Problem description:
Print only the lines running from the line with "chickadee vector sparrow" to the final line below, both included, exactly as written and without the pictures.

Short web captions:
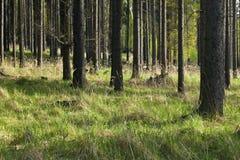 A floresta spruce Fotos de Stock Royalty Free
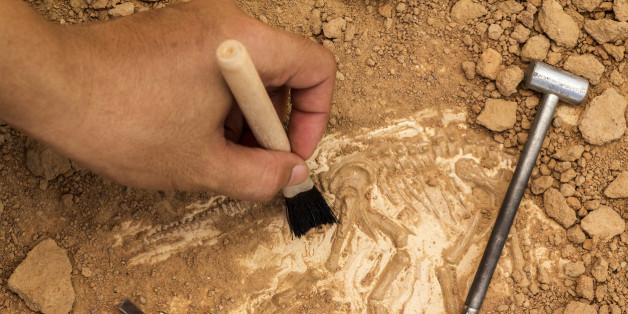 Forscher machten einen überraschenden Fund (Symbolbild)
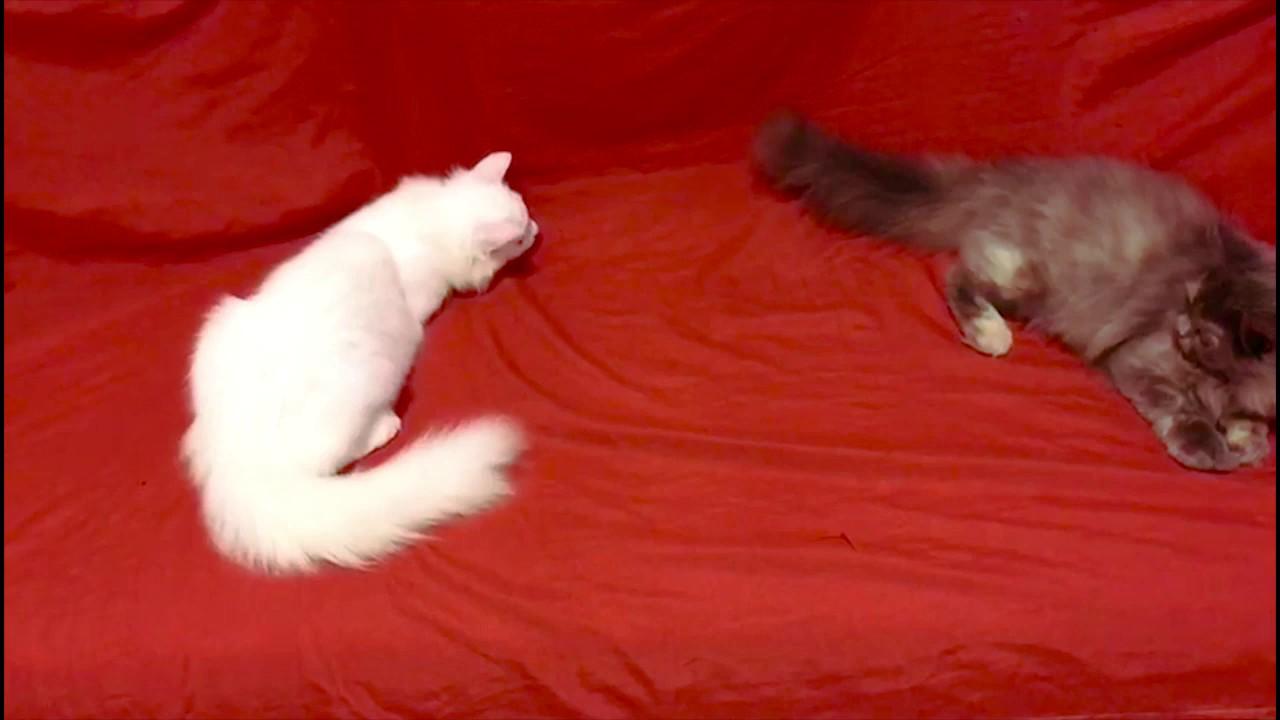 Kittens Like to play Hide & Seek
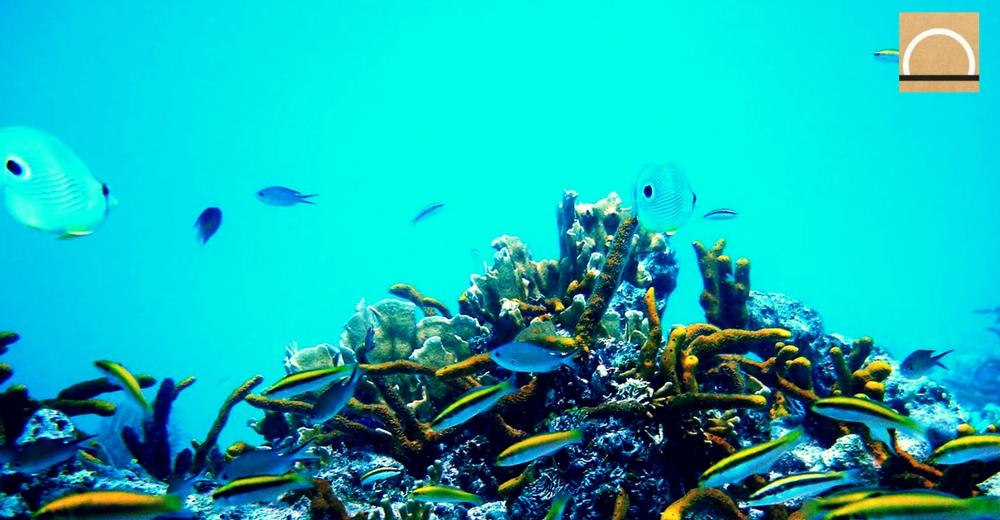 La ONU anunció una convención para proteger la biodiversidad en alta mar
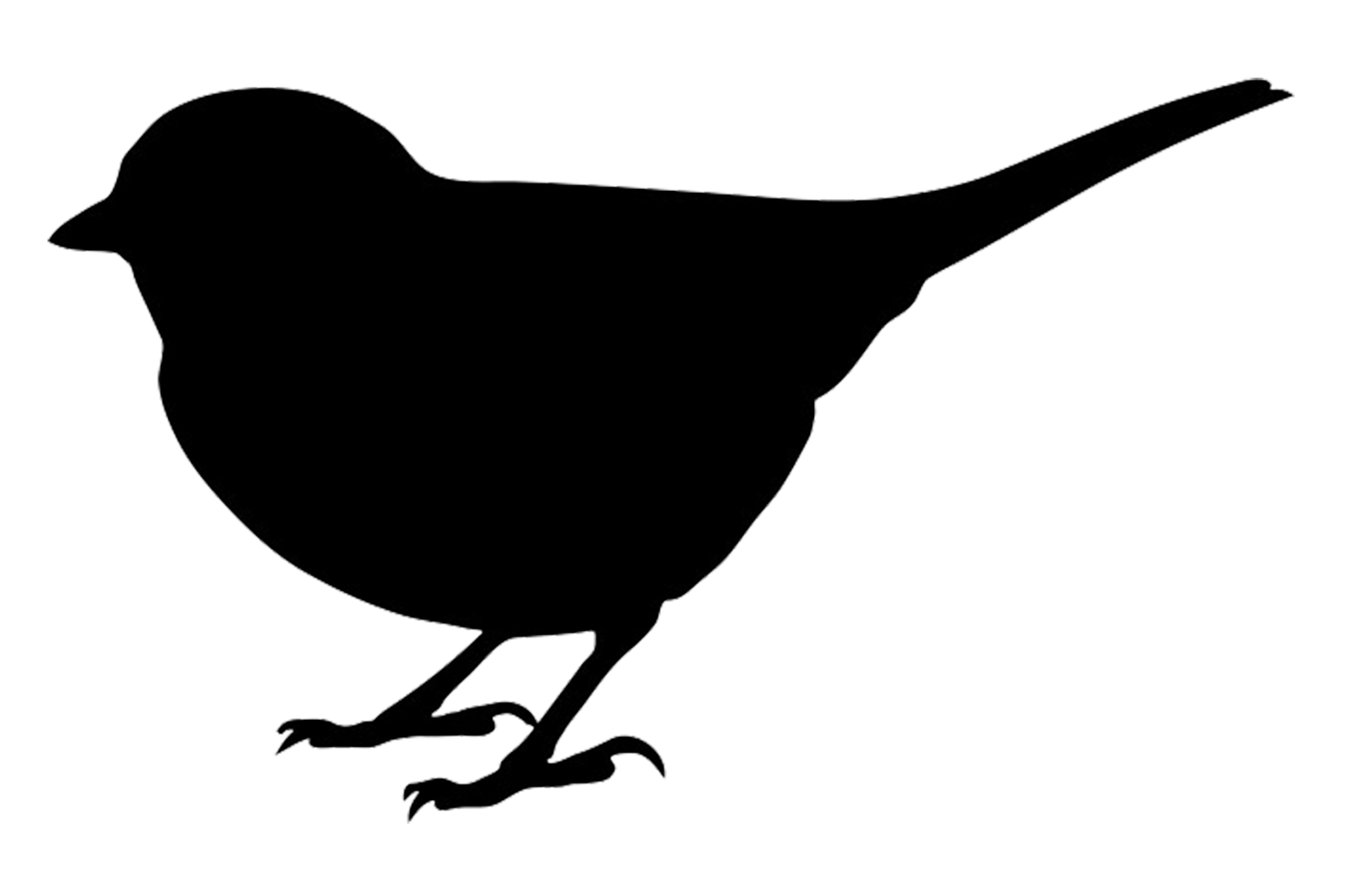 chickadee vector sparrow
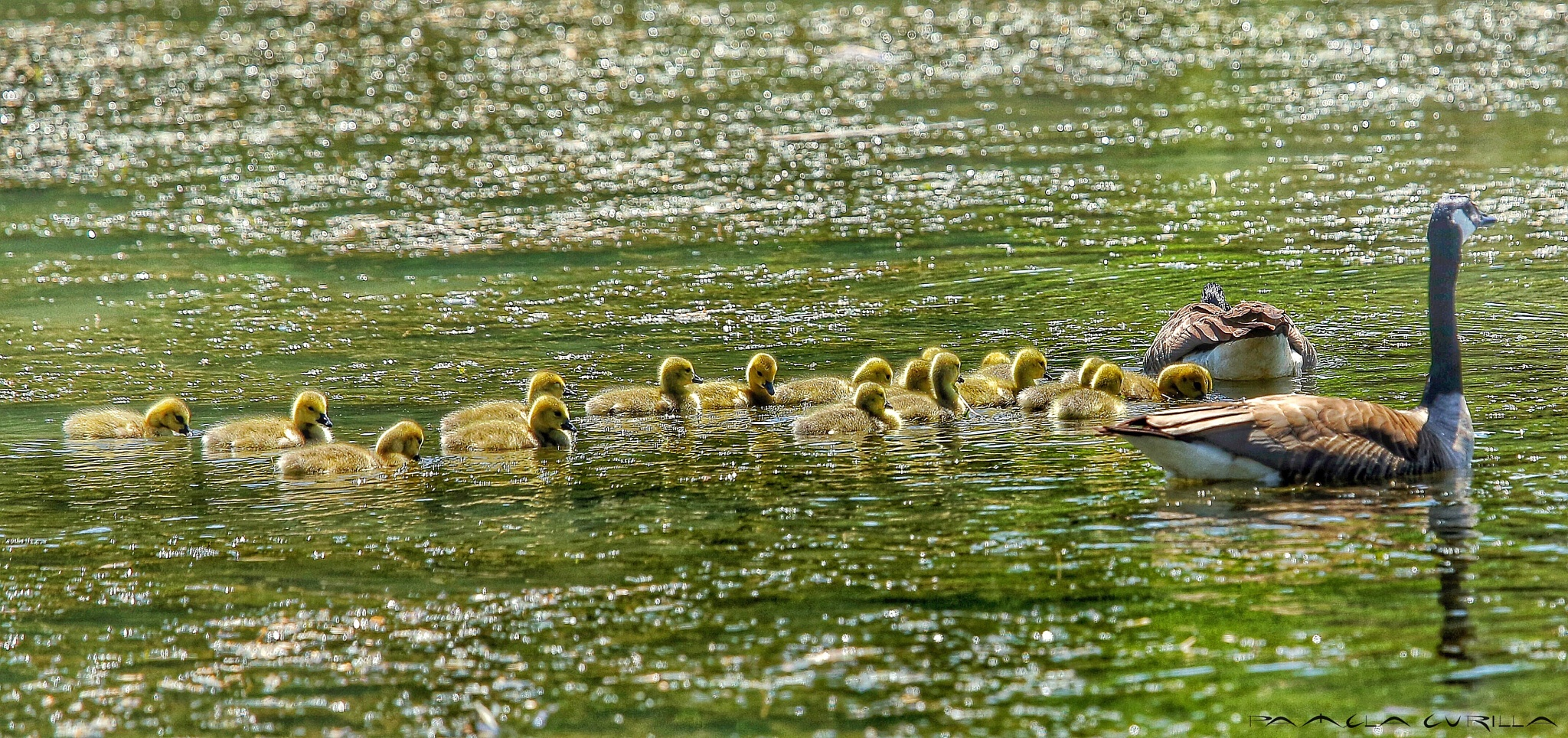That's Quite A Large Family.  by PamelaZ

Solution:
 chickadee vector sparrow
That's Quite A Large Family.  by PamelaZ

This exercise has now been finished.